Second, regulators and rating agencies have spent years reinforcing the legal basis for equipment trust structures across different asset classes. The aviation market stress-tested EETCs during the pandemic-era carrier collapses, and while the results were mixed, the senior tranches generally performed as advertised. That track record – even with the complications – gives infrastructure investors a clearer picture of how the structure behaves under real pressure. Investors evaluating fixed-income instruments with long durations, including those who have been watching rate-sensitive products like callable bond ladders, are increasingly drawn to the asset-backed certainty ETCs can provide.
Third, the pool of eligible assets is expanding. Ground transport operators, renewable energy developers financing turbine fleets, and shipping companies have all started exploring whether the ETC framework can be adapted to their equipment. The legal architecture exists. The challenge is finding institutional investors comfortable with assets outside aviation, where the secondary market depth – the ability to remarket quickly at a fair price – has not been as thoroughly tested. Some structures are moving forward anyway, priced to reflect that uncertainty with wider spreads on junior tranches.
What Investors Need to Watch
For fixed-income investors considering ETCs, the asset’s secondary market liquidity is the variable that everything else depends on. A certificate backed by a widely traded aircraft type is a fundamentally different risk than one backed by specialized equipment with two or three potential buyers globally. Diligence on the remarketing agreement – who is obligated to find a new operator, on what timeline, and at what minimum price – matters more than the headline coupon.
Tranche structure deserves equal scrutiny. In multi-class EETCs, the gap between what senior noteholders recover and what junior noteholders recover in a distressed scenario can be enormous. Investors reaching for yield by buying junior paper in an ETC should model a scenario where the equipment sits idle for a year before remarketing, the secondary price comes in 20 to 30 percent below appraised value, and the liquidity facility has already been drawn. If the returns still work at that outcome, the yield pickup is real.

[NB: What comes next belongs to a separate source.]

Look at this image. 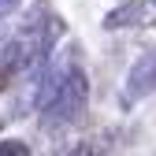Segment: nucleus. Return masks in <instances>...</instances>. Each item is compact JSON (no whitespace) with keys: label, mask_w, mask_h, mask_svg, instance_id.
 I'll use <instances>...</instances> for the list:
<instances>
[{"label":"nucleus","mask_w":156,"mask_h":156,"mask_svg":"<svg viewBox=\"0 0 156 156\" xmlns=\"http://www.w3.org/2000/svg\"><path fill=\"white\" fill-rule=\"evenodd\" d=\"M86 101H89V82H86V71L82 67H71L56 101L41 112V123L52 126H71V123H82L86 119Z\"/></svg>","instance_id":"f257e3e1"},{"label":"nucleus","mask_w":156,"mask_h":156,"mask_svg":"<svg viewBox=\"0 0 156 156\" xmlns=\"http://www.w3.org/2000/svg\"><path fill=\"white\" fill-rule=\"evenodd\" d=\"M156 89V52H145L138 63L130 67V78H126V97L138 101V97L152 93Z\"/></svg>","instance_id":"f03ea898"},{"label":"nucleus","mask_w":156,"mask_h":156,"mask_svg":"<svg viewBox=\"0 0 156 156\" xmlns=\"http://www.w3.org/2000/svg\"><path fill=\"white\" fill-rule=\"evenodd\" d=\"M138 37H141V45L156 48V0L141 4V15H138Z\"/></svg>","instance_id":"7ed1b4c3"},{"label":"nucleus","mask_w":156,"mask_h":156,"mask_svg":"<svg viewBox=\"0 0 156 156\" xmlns=\"http://www.w3.org/2000/svg\"><path fill=\"white\" fill-rule=\"evenodd\" d=\"M138 15H141V4H123V8H115V11L104 19V26H108V30L130 26V23H138Z\"/></svg>","instance_id":"20e7f679"},{"label":"nucleus","mask_w":156,"mask_h":156,"mask_svg":"<svg viewBox=\"0 0 156 156\" xmlns=\"http://www.w3.org/2000/svg\"><path fill=\"white\" fill-rule=\"evenodd\" d=\"M0 156H30V149H26V141L11 138V141H4V145H0Z\"/></svg>","instance_id":"39448f33"},{"label":"nucleus","mask_w":156,"mask_h":156,"mask_svg":"<svg viewBox=\"0 0 156 156\" xmlns=\"http://www.w3.org/2000/svg\"><path fill=\"white\" fill-rule=\"evenodd\" d=\"M67 156H101V149H97L93 141H82V145H74Z\"/></svg>","instance_id":"423d86ee"},{"label":"nucleus","mask_w":156,"mask_h":156,"mask_svg":"<svg viewBox=\"0 0 156 156\" xmlns=\"http://www.w3.org/2000/svg\"><path fill=\"white\" fill-rule=\"evenodd\" d=\"M11 74H15V71H11L8 63H0V93L8 89V82H11Z\"/></svg>","instance_id":"0eeeda50"},{"label":"nucleus","mask_w":156,"mask_h":156,"mask_svg":"<svg viewBox=\"0 0 156 156\" xmlns=\"http://www.w3.org/2000/svg\"><path fill=\"white\" fill-rule=\"evenodd\" d=\"M19 8V0H0V19H4V15H11Z\"/></svg>","instance_id":"6e6552de"},{"label":"nucleus","mask_w":156,"mask_h":156,"mask_svg":"<svg viewBox=\"0 0 156 156\" xmlns=\"http://www.w3.org/2000/svg\"><path fill=\"white\" fill-rule=\"evenodd\" d=\"M0 126H4V123H0Z\"/></svg>","instance_id":"1a4fd4ad"}]
</instances>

If not, the spread is not compensation for risk – it is the risk.

One structural feature that buyers often underweight is the cross-collateralization provision, or its absence. Some ETC packages bundle multiple assets, so that if one piece of equipment is destroyed or rendered unmarketable, the remaining collateral supports the whole certificate. Others are single-asset structures where one bad outcome breaks the entire deal. That difference rarely shows up in the marketing summary – it lives in the trust agreement, usually in a section nobody reads until a default forces them to.
The Quiet Return of a Proven Tool
Equipment Trust Certificates never disappeared from aviation finance, but their reappearance across other infrastructure categories signals something worth tracking. The conditions that made them standard in rail and shipping a century ago – the need to finance long-lived physical assets with predictable cash flows and genuine collateral value – have not gone away. What went away was the urgency to use them when cheap unsecured debt made the additional structure feel unnecessary. That urgency is back, and the investors who understand how ETC trust agreements actually function when a deal goes wrong will be the ones positioned to exploit the spread advantage without absorbing the downside of a structure they misread.